>> BEGIN AVAILABLE DATA

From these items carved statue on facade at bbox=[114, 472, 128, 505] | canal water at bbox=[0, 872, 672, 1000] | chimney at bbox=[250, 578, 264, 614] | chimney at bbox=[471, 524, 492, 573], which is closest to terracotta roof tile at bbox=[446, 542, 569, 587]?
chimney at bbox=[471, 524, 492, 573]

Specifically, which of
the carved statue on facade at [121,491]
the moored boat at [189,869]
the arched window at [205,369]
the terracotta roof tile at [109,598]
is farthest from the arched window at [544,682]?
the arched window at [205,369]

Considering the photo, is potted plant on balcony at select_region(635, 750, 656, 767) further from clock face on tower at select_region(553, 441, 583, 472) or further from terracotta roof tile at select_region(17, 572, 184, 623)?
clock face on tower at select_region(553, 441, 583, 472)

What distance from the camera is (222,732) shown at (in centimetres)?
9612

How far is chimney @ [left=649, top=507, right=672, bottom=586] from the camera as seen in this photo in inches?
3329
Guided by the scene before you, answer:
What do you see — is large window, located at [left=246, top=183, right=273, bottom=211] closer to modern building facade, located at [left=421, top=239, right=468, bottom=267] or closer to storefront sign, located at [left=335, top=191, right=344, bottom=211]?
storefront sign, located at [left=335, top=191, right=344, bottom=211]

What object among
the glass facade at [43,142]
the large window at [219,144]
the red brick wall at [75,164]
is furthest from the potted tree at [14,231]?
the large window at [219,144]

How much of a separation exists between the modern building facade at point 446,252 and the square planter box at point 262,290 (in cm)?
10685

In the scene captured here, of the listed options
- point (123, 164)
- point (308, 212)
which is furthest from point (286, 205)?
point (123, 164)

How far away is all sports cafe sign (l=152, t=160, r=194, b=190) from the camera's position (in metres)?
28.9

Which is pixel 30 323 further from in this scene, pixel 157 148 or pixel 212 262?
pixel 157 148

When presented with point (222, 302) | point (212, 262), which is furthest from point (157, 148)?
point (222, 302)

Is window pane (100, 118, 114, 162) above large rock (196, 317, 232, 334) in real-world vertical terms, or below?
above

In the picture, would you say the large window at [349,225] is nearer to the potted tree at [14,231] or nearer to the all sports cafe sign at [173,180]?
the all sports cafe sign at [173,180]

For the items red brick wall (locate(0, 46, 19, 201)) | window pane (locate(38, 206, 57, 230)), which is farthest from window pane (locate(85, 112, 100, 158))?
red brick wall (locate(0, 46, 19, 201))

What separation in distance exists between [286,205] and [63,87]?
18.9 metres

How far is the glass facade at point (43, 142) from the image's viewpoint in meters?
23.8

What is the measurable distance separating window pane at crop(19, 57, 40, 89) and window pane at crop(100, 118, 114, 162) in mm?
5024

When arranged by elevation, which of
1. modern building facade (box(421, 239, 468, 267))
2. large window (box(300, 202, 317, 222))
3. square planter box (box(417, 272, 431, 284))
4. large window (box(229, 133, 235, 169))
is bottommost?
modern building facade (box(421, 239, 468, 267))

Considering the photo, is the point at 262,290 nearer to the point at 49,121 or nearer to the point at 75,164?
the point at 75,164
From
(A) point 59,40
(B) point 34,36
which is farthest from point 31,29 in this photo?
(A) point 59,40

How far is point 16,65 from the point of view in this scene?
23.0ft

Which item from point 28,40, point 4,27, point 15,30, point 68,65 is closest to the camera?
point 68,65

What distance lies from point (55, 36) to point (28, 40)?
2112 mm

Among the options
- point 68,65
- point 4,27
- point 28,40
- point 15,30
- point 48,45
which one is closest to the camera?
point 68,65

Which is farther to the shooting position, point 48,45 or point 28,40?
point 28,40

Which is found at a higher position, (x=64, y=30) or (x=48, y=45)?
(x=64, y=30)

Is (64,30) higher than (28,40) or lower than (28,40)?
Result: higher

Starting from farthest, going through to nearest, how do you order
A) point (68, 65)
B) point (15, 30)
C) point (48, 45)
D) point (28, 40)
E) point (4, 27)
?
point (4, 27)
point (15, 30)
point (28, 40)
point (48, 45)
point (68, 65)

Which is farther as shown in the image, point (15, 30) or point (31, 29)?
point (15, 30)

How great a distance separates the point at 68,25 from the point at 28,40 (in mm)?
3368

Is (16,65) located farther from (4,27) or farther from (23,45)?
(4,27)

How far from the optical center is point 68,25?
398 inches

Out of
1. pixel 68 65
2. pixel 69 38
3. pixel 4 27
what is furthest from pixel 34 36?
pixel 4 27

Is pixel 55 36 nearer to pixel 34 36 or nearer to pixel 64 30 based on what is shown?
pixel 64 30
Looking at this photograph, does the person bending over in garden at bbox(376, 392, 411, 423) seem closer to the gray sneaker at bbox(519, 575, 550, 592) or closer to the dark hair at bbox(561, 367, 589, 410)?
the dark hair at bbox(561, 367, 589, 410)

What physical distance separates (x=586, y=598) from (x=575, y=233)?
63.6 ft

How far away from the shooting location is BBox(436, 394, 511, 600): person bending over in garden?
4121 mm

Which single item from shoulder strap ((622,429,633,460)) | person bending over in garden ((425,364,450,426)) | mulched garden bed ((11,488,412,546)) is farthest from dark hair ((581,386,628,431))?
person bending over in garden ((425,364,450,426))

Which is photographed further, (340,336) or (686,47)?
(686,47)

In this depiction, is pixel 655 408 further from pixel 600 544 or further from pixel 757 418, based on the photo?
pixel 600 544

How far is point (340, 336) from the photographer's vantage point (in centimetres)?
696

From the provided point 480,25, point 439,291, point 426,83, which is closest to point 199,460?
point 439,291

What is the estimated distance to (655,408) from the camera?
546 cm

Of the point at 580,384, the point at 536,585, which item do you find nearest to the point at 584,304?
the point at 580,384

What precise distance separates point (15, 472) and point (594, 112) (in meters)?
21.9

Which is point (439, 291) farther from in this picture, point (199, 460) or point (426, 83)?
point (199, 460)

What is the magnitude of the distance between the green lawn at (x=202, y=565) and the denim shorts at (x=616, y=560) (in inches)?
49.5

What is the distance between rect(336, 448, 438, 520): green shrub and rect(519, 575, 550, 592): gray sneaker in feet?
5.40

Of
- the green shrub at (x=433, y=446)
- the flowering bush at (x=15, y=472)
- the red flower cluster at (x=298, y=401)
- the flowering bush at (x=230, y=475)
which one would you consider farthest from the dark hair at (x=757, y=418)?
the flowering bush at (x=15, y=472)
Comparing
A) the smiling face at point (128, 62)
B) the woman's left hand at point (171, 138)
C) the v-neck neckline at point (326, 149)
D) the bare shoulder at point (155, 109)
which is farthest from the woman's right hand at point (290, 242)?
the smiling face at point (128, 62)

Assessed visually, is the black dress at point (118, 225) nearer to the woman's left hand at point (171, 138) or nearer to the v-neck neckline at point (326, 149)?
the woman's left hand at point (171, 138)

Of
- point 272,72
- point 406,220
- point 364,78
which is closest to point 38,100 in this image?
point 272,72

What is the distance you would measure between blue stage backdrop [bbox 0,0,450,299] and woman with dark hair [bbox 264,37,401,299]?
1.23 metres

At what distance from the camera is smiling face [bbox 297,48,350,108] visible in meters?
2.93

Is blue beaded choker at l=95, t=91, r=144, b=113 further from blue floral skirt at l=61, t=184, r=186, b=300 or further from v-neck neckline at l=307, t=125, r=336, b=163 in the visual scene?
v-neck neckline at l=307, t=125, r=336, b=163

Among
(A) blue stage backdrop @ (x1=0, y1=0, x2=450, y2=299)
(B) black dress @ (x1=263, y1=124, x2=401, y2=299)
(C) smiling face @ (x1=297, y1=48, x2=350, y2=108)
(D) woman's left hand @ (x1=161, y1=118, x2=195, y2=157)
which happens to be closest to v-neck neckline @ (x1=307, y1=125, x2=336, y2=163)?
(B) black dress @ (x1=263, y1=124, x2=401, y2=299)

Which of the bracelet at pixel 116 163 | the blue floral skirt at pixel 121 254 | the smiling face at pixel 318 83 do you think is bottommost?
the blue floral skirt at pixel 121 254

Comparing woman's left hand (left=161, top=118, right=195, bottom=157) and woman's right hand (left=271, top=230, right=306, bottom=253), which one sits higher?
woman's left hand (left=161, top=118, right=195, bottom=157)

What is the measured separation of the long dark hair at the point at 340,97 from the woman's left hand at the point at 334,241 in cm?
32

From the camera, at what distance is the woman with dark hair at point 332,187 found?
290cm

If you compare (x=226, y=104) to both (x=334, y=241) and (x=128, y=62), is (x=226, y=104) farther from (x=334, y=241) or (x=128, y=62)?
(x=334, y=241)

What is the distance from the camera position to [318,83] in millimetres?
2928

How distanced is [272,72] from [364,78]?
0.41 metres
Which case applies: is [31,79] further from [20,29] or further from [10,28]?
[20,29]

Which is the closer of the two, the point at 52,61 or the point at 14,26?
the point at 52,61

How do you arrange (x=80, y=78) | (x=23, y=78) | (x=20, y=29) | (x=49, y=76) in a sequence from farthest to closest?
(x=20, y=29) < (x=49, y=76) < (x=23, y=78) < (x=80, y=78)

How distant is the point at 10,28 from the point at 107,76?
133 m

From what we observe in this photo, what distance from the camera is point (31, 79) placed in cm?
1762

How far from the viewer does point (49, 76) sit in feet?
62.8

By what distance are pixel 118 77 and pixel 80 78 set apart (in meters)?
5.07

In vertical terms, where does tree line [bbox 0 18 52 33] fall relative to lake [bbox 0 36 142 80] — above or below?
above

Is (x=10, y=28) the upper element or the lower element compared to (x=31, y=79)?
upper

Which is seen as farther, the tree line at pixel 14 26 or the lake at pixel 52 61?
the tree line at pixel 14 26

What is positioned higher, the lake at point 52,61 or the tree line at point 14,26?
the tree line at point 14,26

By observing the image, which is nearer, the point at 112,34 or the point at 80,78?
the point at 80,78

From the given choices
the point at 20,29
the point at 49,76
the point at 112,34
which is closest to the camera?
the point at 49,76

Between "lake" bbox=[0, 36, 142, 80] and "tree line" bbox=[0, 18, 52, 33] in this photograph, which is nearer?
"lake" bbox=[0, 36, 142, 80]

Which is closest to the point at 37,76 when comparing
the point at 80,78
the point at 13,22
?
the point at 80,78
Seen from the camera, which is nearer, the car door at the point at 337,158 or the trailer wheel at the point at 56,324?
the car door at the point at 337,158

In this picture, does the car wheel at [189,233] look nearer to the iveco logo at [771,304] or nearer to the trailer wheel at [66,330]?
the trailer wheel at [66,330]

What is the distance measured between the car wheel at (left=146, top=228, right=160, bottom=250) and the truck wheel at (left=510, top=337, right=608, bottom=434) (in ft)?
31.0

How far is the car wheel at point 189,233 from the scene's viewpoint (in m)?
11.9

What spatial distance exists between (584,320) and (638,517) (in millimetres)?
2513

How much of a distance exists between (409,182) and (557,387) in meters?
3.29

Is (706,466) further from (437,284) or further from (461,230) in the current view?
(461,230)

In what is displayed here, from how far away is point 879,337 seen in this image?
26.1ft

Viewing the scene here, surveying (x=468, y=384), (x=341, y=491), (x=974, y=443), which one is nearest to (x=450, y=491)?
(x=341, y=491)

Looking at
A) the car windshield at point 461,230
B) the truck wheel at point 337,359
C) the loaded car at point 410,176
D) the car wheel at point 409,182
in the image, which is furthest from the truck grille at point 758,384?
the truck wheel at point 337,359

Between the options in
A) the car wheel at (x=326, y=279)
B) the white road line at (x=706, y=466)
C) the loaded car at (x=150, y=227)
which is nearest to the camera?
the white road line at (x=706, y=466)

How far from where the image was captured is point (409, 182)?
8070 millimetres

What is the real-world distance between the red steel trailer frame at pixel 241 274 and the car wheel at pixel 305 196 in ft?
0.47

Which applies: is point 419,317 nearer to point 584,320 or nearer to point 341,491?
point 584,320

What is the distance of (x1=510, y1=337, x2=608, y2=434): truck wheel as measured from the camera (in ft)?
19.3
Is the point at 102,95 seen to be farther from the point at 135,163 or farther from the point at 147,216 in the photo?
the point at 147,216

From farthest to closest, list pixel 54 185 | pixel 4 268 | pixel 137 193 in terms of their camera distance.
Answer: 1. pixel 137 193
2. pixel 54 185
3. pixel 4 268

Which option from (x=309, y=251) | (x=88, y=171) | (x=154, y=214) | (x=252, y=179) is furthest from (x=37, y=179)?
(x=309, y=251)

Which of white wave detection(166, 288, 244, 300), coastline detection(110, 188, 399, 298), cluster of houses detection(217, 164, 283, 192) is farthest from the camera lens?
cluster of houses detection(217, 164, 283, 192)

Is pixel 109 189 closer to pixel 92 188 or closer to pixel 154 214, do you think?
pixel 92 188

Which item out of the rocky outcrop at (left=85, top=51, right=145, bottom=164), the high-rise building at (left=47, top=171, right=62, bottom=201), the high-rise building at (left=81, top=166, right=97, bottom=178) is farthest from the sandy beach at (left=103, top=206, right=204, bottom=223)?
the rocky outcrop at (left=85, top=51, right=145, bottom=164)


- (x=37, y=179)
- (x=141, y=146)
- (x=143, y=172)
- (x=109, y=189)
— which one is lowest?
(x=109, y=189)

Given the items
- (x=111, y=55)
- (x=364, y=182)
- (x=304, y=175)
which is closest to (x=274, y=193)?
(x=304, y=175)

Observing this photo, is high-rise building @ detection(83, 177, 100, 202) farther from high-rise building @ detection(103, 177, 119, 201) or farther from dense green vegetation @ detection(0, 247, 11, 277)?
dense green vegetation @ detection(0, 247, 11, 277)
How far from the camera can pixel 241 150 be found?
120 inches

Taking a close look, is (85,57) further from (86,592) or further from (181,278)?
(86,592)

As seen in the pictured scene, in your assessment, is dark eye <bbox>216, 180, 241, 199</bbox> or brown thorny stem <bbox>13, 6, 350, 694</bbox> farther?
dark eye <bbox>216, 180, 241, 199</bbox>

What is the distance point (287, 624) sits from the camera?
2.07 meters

>> END AVAILABLE DATA

WORK TO BE COMPLETED
Repeat only the lines running from the line that contains "- (x=37, y=179)" through the last line above, inclusive.

THE RESPONSE
- (x=37, y=179)
- (x=141, y=146)
- (x=143, y=172)
- (x=109, y=189)
— which one is lowest?
(x=109, y=189)

Given the items
- (x=111, y=55)
- (x=364, y=182)
- (x=304, y=175)
which is closest to (x=274, y=193)?
(x=304, y=175)

Observing this photo, is high-rise building @ detection(83, 177, 100, 202) farther from high-rise building @ detection(103, 177, 119, 201) or farther from dense green vegetation @ detection(0, 247, 11, 277)?
dense green vegetation @ detection(0, 247, 11, 277)
How far from the camera can pixel 241 150 be found?
120 inches

Taking a close look, is (85,57) further from (86,592) or further from (181,278)?
(86,592)

As seen in the pictured scene, in your assessment, is dark eye <bbox>216, 180, 241, 199</bbox> or brown thorny stem <bbox>13, 6, 350, 694</bbox> farther?
dark eye <bbox>216, 180, 241, 199</bbox>

What is the distance point (287, 624) sits from the camera?
2.07 meters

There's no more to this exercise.